Tandoori chicken chaat salad, described as our rendition of an Indian street favorite, is a fine introduction to Indika's creative cuisine. Here, a bed of greens is transformed with slices of chicken roasted in a super-hot tandoori oven, chunks of potato and onions, black beans, a yogurt-cilantro dressing, croutons made of Indian flat bread, and a scatter of pomegranate seeds and dusting of cayenne pepper that lend color and crunch as well as flavor and zing.

That's my favorite salad, Jaisinghani confided as she glided by, and I'm not surprised.

Saag paneer, India's classic pureed spinach and cheese dish, is brighter than usual in both color and flavor and comes with big slabs of naan (Indian bread) that, perhaps in a nod to Southwestern cuisine, is made with cornmeal.

This version is just as addictive as the other kinds of naan that come with the entrees - unadorned, stuff with scallions, and sprinkled with melon and onion seeds.

Indika's culinary flair coupled with a fascination with tropical fruits produces a papaya-ginger chutney that really perks up the crabmeat samosas, which are pyramid-shaped rather than flat like empanadas and come bracingly alive with a dab of the thick, fruity, aromatic sauce. Cilantro chutney has a similarly invigorating effect on salmon tikkas (morsels of juicy salmon), which are accompanied by sweet-sour rings of pickled onion.

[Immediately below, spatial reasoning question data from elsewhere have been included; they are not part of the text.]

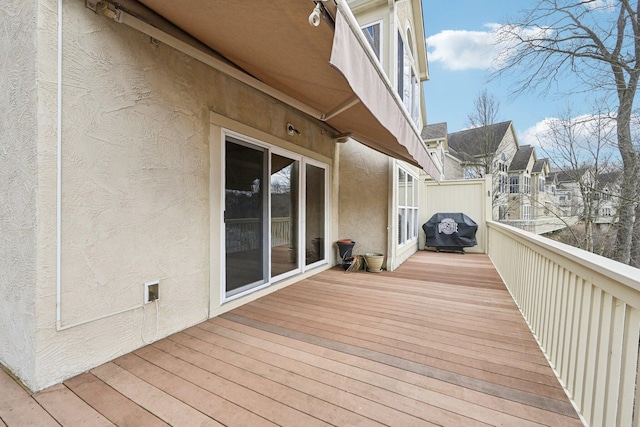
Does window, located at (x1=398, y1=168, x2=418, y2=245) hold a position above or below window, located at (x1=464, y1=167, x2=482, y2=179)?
below

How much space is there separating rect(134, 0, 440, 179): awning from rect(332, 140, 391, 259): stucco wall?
8.82 ft

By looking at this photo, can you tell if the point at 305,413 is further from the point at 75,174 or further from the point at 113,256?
the point at 75,174

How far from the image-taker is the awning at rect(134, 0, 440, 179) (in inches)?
70.9

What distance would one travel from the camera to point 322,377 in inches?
82.7

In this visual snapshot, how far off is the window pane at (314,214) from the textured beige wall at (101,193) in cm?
248

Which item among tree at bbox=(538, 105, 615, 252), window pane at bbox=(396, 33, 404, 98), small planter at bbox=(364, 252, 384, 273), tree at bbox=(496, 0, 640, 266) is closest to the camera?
small planter at bbox=(364, 252, 384, 273)

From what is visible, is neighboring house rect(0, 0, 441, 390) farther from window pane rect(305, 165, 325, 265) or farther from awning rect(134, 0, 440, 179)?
window pane rect(305, 165, 325, 265)

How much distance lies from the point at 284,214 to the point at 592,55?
8.69 meters

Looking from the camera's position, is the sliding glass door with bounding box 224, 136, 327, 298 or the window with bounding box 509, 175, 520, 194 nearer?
the sliding glass door with bounding box 224, 136, 327, 298

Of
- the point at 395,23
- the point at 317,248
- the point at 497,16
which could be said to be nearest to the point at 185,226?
the point at 317,248

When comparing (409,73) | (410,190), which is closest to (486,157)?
(410,190)

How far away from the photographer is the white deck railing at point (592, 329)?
134 cm

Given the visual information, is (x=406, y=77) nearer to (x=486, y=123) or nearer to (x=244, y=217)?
(x=244, y=217)

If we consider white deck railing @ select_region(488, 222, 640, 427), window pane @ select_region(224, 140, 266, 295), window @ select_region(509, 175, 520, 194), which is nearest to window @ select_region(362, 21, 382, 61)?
window pane @ select_region(224, 140, 266, 295)
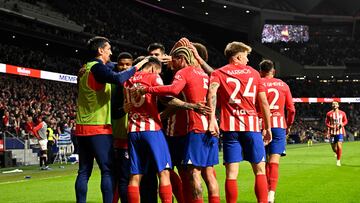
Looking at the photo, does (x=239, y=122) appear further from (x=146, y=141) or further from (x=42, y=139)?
(x=42, y=139)

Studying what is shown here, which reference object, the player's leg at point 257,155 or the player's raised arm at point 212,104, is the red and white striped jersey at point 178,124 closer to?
the player's raised arm at point 212,104

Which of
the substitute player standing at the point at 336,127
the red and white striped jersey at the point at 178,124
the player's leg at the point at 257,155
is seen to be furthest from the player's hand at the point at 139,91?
the substitute player standing at the point at 336,127

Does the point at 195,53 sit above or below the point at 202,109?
above

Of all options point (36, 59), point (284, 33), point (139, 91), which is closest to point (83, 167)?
point (139, 91)

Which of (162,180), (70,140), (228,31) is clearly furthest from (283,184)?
(228,31)

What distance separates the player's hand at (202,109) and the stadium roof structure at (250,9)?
4906 centimetres

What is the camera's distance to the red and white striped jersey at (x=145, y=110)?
6207mm

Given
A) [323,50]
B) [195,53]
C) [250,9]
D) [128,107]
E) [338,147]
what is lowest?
[338,147]

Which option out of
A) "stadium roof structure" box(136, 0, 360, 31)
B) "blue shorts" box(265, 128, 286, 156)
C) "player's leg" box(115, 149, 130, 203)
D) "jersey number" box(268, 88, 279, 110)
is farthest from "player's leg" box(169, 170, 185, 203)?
"stadium roof structure" box(136, 0, 360, 31)

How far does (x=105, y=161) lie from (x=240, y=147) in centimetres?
186

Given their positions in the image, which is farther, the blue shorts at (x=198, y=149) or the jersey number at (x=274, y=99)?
the jersey number at (x=274, y=99)

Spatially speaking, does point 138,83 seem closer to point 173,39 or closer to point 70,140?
point 70,140

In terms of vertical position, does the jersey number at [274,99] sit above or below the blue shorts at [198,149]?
above

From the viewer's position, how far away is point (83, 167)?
6848 mm
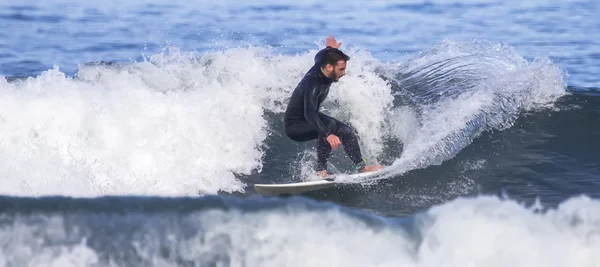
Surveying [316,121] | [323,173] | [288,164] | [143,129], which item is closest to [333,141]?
[316,121]

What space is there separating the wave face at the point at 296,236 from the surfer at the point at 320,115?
9.26 feet

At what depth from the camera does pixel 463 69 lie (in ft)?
38.0

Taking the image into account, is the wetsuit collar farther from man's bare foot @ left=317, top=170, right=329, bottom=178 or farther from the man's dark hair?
man's bare foot @ left=317, top=170, right=329, bottom=178

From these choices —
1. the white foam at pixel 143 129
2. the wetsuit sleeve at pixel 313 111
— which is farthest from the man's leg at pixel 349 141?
the white foam at pixel 143 129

Grilled chicken breasts with a mango-chutney filling and a tomato-cream sauce reminiscent of Italy's crema rosa is a deluxe dish, but for flavor and originality duck tandoori with toasted almond curry is even better. The high heat in the tandoori oven made the skin nice and crisp, and the bird's meaty texture and rich flavor led my dinner companion to think the first bite was beef rather than duck. As Jaisinghani assured my guest, the curry's flavor was robust but not painfully fiery, and it complemented the bird as well as the ruddy glass of Gramernon Cotes-du-Rhone 2000.

That sturdy wine would also have been a perfect complement to my superb plate of lamb (slices from the leg and two chops) with cashew-cardamom curry, but the house-specialty Kashmir Royale cocktail, a glass of champagne kissed with lychee fruit and a slice of lime floating on top, made a refreshing substitute.

The one vegetarian dish I tried, half a roasted eggplant filled with paneer (Indian white cheese), cashews, and chopped eggplant and served with roasted potatoes and vegetables, was as hearty and rewarding as the other entrees. And the desserts are as delicious as they are simple. Saffron cream, slivers of mango, and toasted pistachios ennoble a dish of humble tapioca pudding, and a dollop of blackberry sauce, a mound of fluffy mango mousse, and one quartered fig enrich a feather-light wedge of Grand Marnier cake.

Open for only two months, Restaurant Indika has already hit its considerable stride and is operating with great assurance and panache. I just hope I get to try everything on the menu before Jaisinghani makes any improvements. Or should I say changes, because Indian food doesn't get much better than this.

 

RATING:  fork fork fork (Treat yourself.)

FOOD: Brilliantly redefined Indian.

ATMOSPHERE: Cool, pared-down elegance.

SERVICE: Pleasantly soft-spoken and efficient.